On September 27, “a deposit transaction was made by a DeversiFi hardware wallet from the main DeversiFi user interface with an erroneously high gas fee”, the exchange tweeted. The transaction was done through DeversiFi for Bitfinex in order to save on transaction fees.
This transaction was to deposit funds on the DeversiFi L2 solution. These transactions are extremely rare and third-party companies [usually] cover the costs of such integrations.
Bitfinex representative
The details of the transaction can be seen on Etherscan where block 13307440 had a transaction fee of over $22 million for a $100,000 deposit transaction.
All You Need To Do Is Ask
While working on discovering the cause, the DeversiFi team said it reached out to Binance. The miner’s address continually routes funds to the centralised exchange; this is generally done to sell mined ETH.

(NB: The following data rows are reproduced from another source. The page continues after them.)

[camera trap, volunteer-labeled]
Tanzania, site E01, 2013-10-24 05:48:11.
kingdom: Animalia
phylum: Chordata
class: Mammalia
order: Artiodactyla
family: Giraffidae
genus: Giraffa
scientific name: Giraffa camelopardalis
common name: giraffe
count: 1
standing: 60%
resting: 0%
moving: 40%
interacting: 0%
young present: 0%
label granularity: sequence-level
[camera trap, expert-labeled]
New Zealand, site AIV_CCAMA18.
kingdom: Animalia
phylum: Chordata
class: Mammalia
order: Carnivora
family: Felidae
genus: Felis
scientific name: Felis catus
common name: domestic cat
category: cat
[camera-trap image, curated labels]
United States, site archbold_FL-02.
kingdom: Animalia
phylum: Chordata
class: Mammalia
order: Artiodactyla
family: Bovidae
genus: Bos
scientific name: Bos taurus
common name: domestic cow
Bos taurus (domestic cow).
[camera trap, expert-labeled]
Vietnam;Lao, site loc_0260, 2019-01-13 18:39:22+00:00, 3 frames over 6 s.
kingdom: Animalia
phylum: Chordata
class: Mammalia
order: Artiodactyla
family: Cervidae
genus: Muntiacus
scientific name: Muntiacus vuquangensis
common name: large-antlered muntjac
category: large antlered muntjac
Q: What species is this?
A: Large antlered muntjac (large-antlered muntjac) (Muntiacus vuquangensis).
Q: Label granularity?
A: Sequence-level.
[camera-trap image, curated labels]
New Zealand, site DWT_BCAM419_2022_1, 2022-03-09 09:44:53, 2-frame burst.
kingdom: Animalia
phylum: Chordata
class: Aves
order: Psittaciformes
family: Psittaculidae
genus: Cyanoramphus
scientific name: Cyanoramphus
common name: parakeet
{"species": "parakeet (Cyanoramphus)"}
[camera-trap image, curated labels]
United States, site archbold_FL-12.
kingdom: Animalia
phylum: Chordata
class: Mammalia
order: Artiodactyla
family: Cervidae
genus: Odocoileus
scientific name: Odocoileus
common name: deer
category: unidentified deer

Binance agreed to give the miner DeversiFi’s contact information, and the miner agreed to return the funds “after a few emails back and forth”. DeversiFi pushed for the miner to keep 50 ETH as a reward.
This was a show of crypto community spirit, given that because of the nature of the blockchain the miner could have kept the funds, and it’s unlikely any legal proceedings could have compelled him to return them.
While the mining pool that received the gas fee is anonymous, it is currently ranked ninth among the largest Ethereum miners and is responsible for roughly 3.1 percent of the network’s hash rate, according to Etherscan.
What Caused the Problem?
In a postmortem blog post on September 28, DeversiFi said that the exceedingly high gas fee was due to an error caused by a calculation mess-up in how the EthereumJS library processes decimals.
The team also said it worked with hardware wallet provider Ledger on a bug patch, and that the bug could only apply to large wallets such as theirs.
The team also wrote that DeversiFi has implemented “additional safety and sanity checks to ensure gas fees associated with transactions could not exceed unrealistic thresholds”. The new checks aim to “protect against user error, extreme network fee spikes” to serve as “an additional layer of protection against any future coding error”.
No customer funds on DeversiFi are at risk and this is an internal issue for DeversiFi to resolve, and operations are running as usual.